The Long Home, his first novel, was published in 1999. A revenge tragedy set in 1940s Tennessee, the book takes its title from Ecclesiastes (12.5). Compared by disoriented critics to fiction by Barry Hannah and Larry Brown, it was one of a kind: a novel that came out of nowhere, by a middle-aged working-class writer without connections or pretense. It was not, however, a beginner’s book. It was aged and sharpened by hard-edged experience. In a Southern Review essay on his career, William Giraldi praises it winningly:

In Gay’s able hands the archetypal characters of The Long Home spring to life as if for the first time: the young man on a quest; the gray sage who guides him; the comic sidekick who aids him; the gorgeous damsel who inspires him; and the villain who tries to thwart him. Their language is so authentic it seems not written at all: you listen to their dialogue as they sit in the same room with you. It’s speech that smells: the Coca-Cola and cool beer belches, the early morning conversations held through the aroma of black coffee drunk from jars.

Gay’s second novel, Provinces of Night, followed the next year, and his collected stories two years after that. Twilight, perhaps his best novel, was published in 2006. Lost Country was completed two years ago, but has yet to be released. Gay withheld the manuscript from the publisher when his advance went unpaid. “It will probably come out from somebody else,” he said later, but so far it hasn’t. At the time of his death he was working on a fifth novel.
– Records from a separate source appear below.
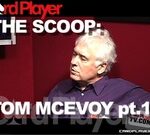 The Scoop: Tom McEvoy pt.1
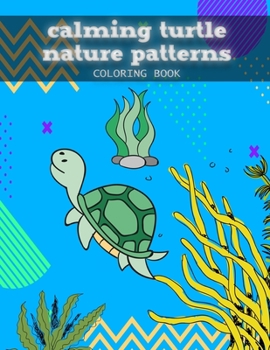 Paperback Calming Turtle Nature Patterns Coloring Book: Beautiful Turtles Adult Coloring Book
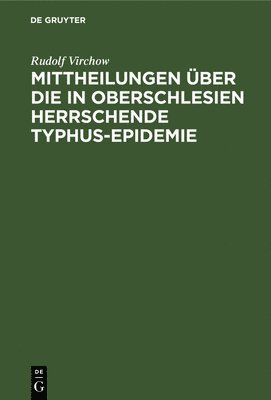 Rudolf Virchow - Mittheilungen über die in Oberschlesien herrschende Typhus-Epidemie, Inbunden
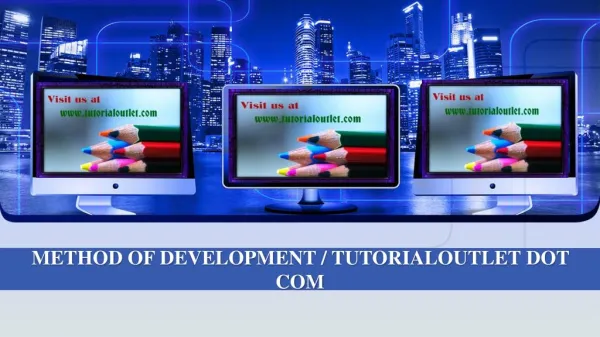 METHOD OF DEVELOPMENT / TUTORIALOUTLET DOT COM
The deepest influence on his writing was Faulkner. “He took ordinary people and gave them mythic dimensions,” Gay told Giraldi in an interview. “Wolfe’s people are loftier, more aware of themselves. But Faulkner’s people are in the middle of it all, buffeted and battered by life.” Gay was buffeted and battered too, but managed to salvage three (or four or, if we are lucky, five) remarkable novels from a life that ended too soon.

Update: William Giradi has written to me about Gay’s death: “I was punched with the news. Awful. And he never finished the novel he’d been sitting on for years. That’s the worse part of it. We won’t have another book. He is dead.”